Objective - Please write out, word for word, the lines of the listing below from the line containing "In terms of" through the end of the listing.
^^^^^^^^^^^^^^^^
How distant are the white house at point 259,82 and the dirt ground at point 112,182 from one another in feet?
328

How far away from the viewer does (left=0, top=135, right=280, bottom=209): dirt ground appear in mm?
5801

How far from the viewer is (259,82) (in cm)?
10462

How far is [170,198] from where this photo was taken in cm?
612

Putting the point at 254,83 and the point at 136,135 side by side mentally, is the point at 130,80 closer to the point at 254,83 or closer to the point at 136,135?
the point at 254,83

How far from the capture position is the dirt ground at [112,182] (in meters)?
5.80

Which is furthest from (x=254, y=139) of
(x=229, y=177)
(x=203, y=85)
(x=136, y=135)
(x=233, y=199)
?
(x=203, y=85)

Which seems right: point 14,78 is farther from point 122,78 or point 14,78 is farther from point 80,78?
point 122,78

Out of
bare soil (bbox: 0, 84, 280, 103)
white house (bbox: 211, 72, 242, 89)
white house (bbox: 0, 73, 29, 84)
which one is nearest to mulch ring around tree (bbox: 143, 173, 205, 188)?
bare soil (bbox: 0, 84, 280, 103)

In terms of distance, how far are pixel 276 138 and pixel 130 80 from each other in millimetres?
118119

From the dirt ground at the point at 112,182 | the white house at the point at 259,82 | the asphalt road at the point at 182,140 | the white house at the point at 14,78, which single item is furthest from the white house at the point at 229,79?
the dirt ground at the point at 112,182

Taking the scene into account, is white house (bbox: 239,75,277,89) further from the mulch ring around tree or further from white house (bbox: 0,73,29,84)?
^^^^^^^^^^^^^^^^
Reply -
In terms of distance, how far are pixel 276 138 and pixel 130 80 from each other in millimetres?
118119

From the dirt ground at the point at 112,182 | the white house at the point at 259,82 | the asphalt road at the point at 182,140 | the white house at the point at 14,78, which single item is furthest from the white house at the point at 229,79?
the dirt ground at the point at 112,182

Taking the scene into account, is white house (bbox: 239,75,277,89) further from the mulch ring around tree or further from white house (bbox: 0,73,29,84)?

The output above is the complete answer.